[EXCERPTED PASSAGE]
Today, if the covariates $\mathbf{x}$ are continuous, we'll assume they are Gaussian. If they are discrete, we'll use Naive Bayes. Today we'll also assume a Bernoulli class prior.
To find the MLE of some parameters $\mathbf{w}$, first we can apply the chain rule:
$$ \operatorname*{argmax}_{\mathbf{w}} \prod_n p(\mathbf{x}_n, y_n | \mathbf{w}) = \operatorname*{argmax}_{\mathbf{w}} \prod_n p(\mathbf{x}_n | y_n, \mathbf{w}) p(y_n | \mathbf{w})$$
Transforming the likelihood into the negative log-likelihood and applying log rules,
$$ \operatorname*{argmin}_{\mathbf{w}} - \sum_n \ln [p(\mathbf{x}_n | y_n, \mathbf{w})] - \sum_n \ln [p(y_n | \mathbf{w})]$$
To predict labels $y$ for covariates $\mathbf{x}$, we use Bayes' Rule:
$$ p(y = 1 | \mathbf{x}) \propto p(y = 1) p(\mathbf{x} | y=1)$$
Class Prior
Today, we'll model our class prior as a Benoulli random variable with probability $\theta$. Therefore
$$p(y) = \theta^y (1 - \theta)^{(1 - y)}$$
If you take $\frac{d\mathcal{L(\theta)}}{d\theta}$, then you'll find that the MLE $\theta^*$ of $\theta$ is:
$$ \theta^* = \frac{\sum_n y_n}{N}$$
Class conditional with continuous $\mathbf{x}$
Say that covariates $\mathbf{x}$ are continuous. Today, let's assume that covariates are distributed as Gaussian, where the parameters of $\mathbf{x}$'s distribution differ depending on $\mathbf{x}$'s true label $y$:
$$\mathbf{x} | y = 0 \sim \mathcal{N}(\mathbf{\mu}_0, \mathbf{\Sigma}_0)$$
$$\mathbf{x} | y = 1 \sim \mathcal{N}(\mathbf{\mu}_1, \mathbf{\Sigma}_1)$$
$$\mathbf{w} = \{ \mathbf{\mu}_0, \mathbf{\Sigma}_0, \mathbf{\mu}_1, \mathbf{\Sigma}_1\} $$
Intuitively, you should think of the training data $\{(\mathbf{x}_n, y_n)\}_{n = 1}^N$ as being in two piles, one for each class.
For class $0$, we use all of the data points $(\mathbf{x}_n, y_n)$ where $y_n = 0$. From these data points, we estimate $\mathbf{\mu}_0$, $\mathbf{\Sigma}_0$ for the negative class.
Similarly, we estimate $\mathbf{\mu}_1, \mathbf{\Sigma}_1$ for class $1$ using the data points with $y_n = 1$.
For example, when you derive the maximum likelihood estimate for parameter $\mathbf{\mu}_0$, you find that
$$\hat{\mathbf{\mu}_0} =\frac{1}{N_0} \sum_{n: y_n = 0} \mathbf{x}_n$$
where $N_0$ is the total number of examples with label $0$. Intuitively, the MLE of the mean $\mathbf{\mu}_0$ for class $0$ is the empirical average of the covariates for all of the training data points in class $0$.
We strongly encourage you to attend section to learn more about the shape of decision boundaries learned by Gaussian generative models. If the class-conditional distributions have the same covariance matrix, then the learned decision boundaries will be linear. Otherwise, they will be quadratic.

[EXCERPTED RECORDS]
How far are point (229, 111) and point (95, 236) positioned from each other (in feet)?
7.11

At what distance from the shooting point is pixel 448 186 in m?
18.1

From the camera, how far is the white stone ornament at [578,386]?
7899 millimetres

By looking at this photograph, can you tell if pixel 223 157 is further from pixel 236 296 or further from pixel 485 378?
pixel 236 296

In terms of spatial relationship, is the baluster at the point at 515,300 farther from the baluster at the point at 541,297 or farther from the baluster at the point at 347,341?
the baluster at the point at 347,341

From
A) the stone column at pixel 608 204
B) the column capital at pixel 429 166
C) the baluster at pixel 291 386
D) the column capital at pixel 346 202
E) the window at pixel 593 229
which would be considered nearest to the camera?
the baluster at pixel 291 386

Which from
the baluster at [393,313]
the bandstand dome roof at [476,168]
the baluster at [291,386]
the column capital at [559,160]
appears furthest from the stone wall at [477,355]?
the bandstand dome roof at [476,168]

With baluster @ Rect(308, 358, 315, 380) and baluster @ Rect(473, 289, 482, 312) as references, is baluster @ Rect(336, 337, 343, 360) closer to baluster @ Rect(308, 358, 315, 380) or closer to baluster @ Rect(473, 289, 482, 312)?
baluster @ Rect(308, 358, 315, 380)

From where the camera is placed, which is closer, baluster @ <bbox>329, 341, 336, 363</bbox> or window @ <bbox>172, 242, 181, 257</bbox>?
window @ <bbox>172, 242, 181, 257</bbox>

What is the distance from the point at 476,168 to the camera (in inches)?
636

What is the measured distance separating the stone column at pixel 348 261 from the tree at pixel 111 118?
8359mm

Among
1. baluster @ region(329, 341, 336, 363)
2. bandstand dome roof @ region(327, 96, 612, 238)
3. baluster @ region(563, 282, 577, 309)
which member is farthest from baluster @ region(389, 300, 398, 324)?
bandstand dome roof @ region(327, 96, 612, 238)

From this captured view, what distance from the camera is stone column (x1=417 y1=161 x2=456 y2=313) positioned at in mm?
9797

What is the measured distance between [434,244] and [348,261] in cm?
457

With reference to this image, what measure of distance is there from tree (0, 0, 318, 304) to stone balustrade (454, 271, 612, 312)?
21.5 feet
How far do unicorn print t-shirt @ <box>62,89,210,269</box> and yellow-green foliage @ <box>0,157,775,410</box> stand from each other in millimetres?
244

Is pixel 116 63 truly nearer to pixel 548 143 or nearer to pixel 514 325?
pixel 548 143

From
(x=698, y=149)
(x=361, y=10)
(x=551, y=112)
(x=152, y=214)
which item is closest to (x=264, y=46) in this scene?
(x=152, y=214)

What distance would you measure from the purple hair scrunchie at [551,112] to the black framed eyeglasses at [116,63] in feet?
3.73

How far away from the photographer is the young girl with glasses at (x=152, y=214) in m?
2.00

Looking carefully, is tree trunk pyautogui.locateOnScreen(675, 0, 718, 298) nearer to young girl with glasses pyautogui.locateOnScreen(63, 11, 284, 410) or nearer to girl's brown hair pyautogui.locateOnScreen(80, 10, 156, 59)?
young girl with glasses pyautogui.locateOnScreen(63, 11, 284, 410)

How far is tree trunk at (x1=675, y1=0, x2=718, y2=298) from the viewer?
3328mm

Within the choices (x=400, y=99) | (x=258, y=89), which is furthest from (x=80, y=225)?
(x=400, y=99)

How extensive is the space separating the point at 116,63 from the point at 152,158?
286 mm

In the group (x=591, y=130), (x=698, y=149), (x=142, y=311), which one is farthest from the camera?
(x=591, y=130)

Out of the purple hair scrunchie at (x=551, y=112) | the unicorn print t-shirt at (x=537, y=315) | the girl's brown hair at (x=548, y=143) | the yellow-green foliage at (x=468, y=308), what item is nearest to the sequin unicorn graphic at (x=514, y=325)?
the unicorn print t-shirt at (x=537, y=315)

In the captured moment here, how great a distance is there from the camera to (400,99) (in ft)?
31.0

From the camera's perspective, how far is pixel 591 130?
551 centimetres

[WHAT THE TASK REQUIRES] Condense the paragraph of the notes on generative classification that begins "Today, if the covariates" into a short bulleted list that keeps its main facts. The records play no part in this work.

[WRITTEN ANSWER]
- Continuous covariates are assumed to be Gaussian.
- Discrete covariates are handled with Naive Bayes.
- The class prior is assumed to be Bernoulli.